**Document excerpt**
-- start --

It's interesting to see how often the US' attempts to instil the 'right' governments in places such as Chile and Guatemala led to the complete opposite, which they were then basically forced to support. It's also clever how the smaller powers would leverage the US and Russia to their own ends too.

It was eye-opening that figures like Mao and Che Guevara were seen as hero figures by their supporters not necessarily for their competence or their results, but simply as they represented 'revolutionary romanticism'. I think it draws parallels to the same sort of attitude that allowed Brexit to pass or Trump to be voted in. Not necessary because they're good or believed to be the right choice, but because they're a 'fuck you'.




kleinbl00  ·  134 days ago  ·  link  ·  

    I'd actually been looking for a book that does the a similar thing for WW2 for a while, but settled for this.

I can vouch for Toland. The Rising Sun is a soup-to-nuts chronology of how Japan stumbled into WWII with both arms open despite knowing it was fundamentally unwinnable. And while The Last 100 Days doesn't go into the lead-up, it sure gives you a ground-level view of the fall of the 3rd reich. Those are the only two I've read. There may be better.

If you want a fictionalized account of the decline and fall of Eurasia, I wholeheartedly recommend The Century Trilogy even though I've only gotten through the first two books. It's melodrama but it's good. Think Downton Abbey but steamier and largely historically accurate.

https://geopoliticalfutures.com/reading-march-20-2018/

    I didn’t love Ken Follett’s “Fall of Giants” while I was reading it. Parts of it were gripping. The depictions of the battles – Tannenberg, the Marne, the Somme – are especially well executed, as is much of the Russian Revolution. And the discussions of strategy were absorbing once I got past the passages of clumsy dialogue. But other parts couldn’t end soon enough. There are multiple sex scenes – for the most part they were as uncomfortable as they were unnecessary. And there are some boring attempts at developing characters who are better thought of as avatars of whole institutions or social movements – the English earl who becomes an officer, the German nobleman who becomes a spy, the Welsh coal miner who takes up arms, the goofy American who becomes a diplomat, the poor Russian who joins the revolution, the other poor Russian who becomes an American gangster, the suffragist. By the end of the book, I was moderately interested in the fates of only maybe two of the dozen or so significant characters.

    So I didn’t love the book. But I picked up the second installment of Follett’s Century Trilogy, “The Winter of the World,” the day after I finished the first. As you may have guessed, the second book covers Hitler’s rise in Germany, the Spanish civil war, the British efforts to repel fascism, the famous World War II battles, the horrors perpetrated by the Nazis and the Soviet soldiers, and the development of the atomic bomb. And I’ve found myself thinking about the first book almost daily.

-- end --

**Directive 1**
Reproduce the passage from the book discussion that begins at the words "I'd actually been" and ends after the words "may be better.".
**Directive 2**
Transcribe the records from the line that contains "Can you tell" through the end of the records, and leave out any pictures.

**Extracted records**
-- start --

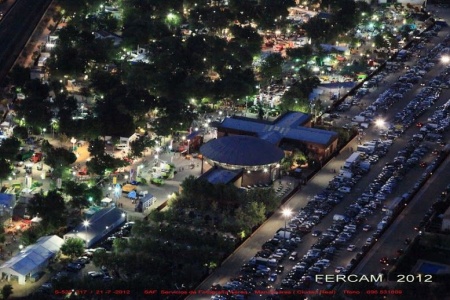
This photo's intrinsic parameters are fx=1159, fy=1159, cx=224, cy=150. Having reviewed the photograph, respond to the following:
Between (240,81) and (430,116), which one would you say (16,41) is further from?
(430,116)

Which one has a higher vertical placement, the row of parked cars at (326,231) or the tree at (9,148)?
the row of parked cars at (326,231)

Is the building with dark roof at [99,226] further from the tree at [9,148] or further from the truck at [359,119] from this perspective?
the truck at [359,119]

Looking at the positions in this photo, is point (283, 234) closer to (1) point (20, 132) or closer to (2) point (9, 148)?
(2) point (9, 148)

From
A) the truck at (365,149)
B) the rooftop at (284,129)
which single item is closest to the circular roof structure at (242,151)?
the rooftop at (284,129)

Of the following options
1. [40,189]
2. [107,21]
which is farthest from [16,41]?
[40,189]

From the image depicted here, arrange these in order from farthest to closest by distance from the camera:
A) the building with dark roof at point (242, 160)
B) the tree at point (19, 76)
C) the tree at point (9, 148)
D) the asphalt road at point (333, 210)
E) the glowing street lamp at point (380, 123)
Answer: the tree at point (19, 76) < the glowing street lamp at point (380, 123) < the tree at point (9, 148) < the building with dark roof at point (242, 160) < the asphalt road at point (333, 210)

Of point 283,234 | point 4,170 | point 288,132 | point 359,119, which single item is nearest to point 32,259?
point 4,170

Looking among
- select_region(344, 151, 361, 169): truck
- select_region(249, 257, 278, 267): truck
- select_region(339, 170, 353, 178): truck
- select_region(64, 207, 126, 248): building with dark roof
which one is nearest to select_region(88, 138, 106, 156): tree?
select_region(64, 207, 126, 248): building with dark roof
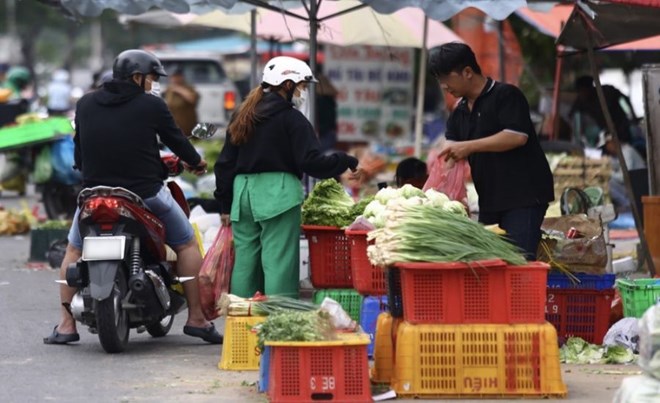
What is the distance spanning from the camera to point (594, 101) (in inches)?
678

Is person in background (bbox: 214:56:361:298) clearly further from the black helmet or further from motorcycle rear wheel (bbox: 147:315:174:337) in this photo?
motorcycle rear wheel (bbox: 147:315:174:337)

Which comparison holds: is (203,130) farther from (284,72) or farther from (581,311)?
(581,311)

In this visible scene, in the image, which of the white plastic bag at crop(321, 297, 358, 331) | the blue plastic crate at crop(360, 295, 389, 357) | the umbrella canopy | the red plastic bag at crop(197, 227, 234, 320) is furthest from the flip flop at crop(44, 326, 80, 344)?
the umbrella canopy

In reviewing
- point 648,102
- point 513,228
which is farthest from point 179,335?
point 648,102

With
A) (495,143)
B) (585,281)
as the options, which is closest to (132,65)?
(495,143)

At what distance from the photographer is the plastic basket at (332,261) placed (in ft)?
29.2

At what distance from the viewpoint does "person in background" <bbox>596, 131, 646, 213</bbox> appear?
16.8 m

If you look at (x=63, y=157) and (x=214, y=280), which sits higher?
(x=63, y=157)

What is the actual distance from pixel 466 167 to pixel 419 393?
2105 mm

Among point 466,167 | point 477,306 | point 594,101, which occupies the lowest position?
point 477,306

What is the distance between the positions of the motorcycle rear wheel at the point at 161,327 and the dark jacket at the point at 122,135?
1.12 metres

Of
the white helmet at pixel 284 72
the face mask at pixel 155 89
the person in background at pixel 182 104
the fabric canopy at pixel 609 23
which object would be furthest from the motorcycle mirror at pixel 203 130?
the person in background at pixel 182 104

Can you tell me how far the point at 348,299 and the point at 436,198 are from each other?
1115 millimetres

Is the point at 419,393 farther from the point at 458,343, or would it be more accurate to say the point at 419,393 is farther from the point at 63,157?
the point at 63,157
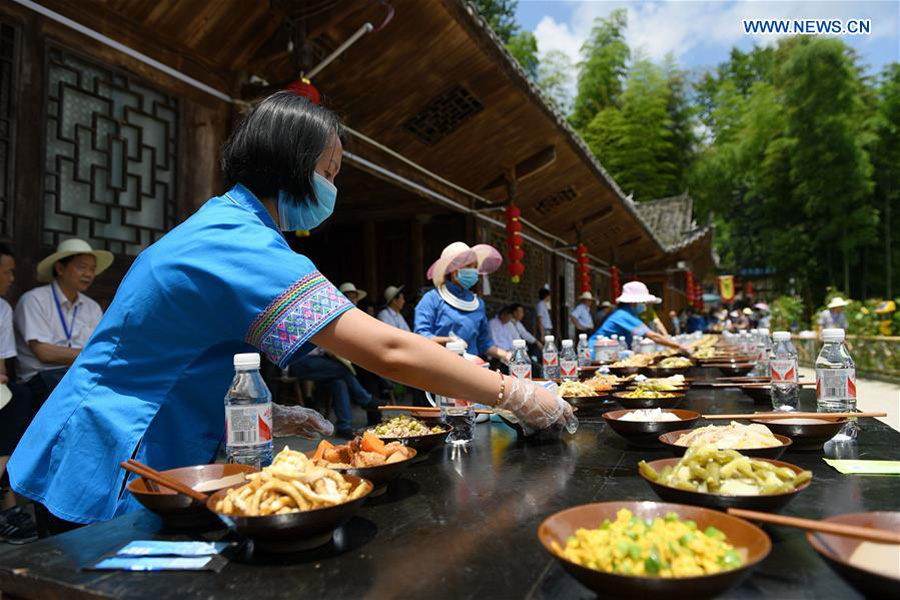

-- end --

**Expected answer 1**
I'd actually been looking for a book that does the a similar thing for WW2 for a while, but settled for this.

I can vouch for Toland. The Rising Sun is a soup-to-nuts chronology of how Japan stumbled into WWII with both arms open despite knowing it was fundamentally unwinnable. And while The Last 100 Days doesn't go into the lead-up, it sure gives you a ground-level view of the fall of the 3rd reich. Those are the only two I've read. There may be better.

**Expected answer 2**
Can you tell me how far the point at 348,299 and the point at 436,198 are from each other?
1115 millimetres

Is the point at 419,393 farther from the point at 458,343, or would it be more accurate to say the point at 419,393 is farther from the point at 63,157?
the point at 63,157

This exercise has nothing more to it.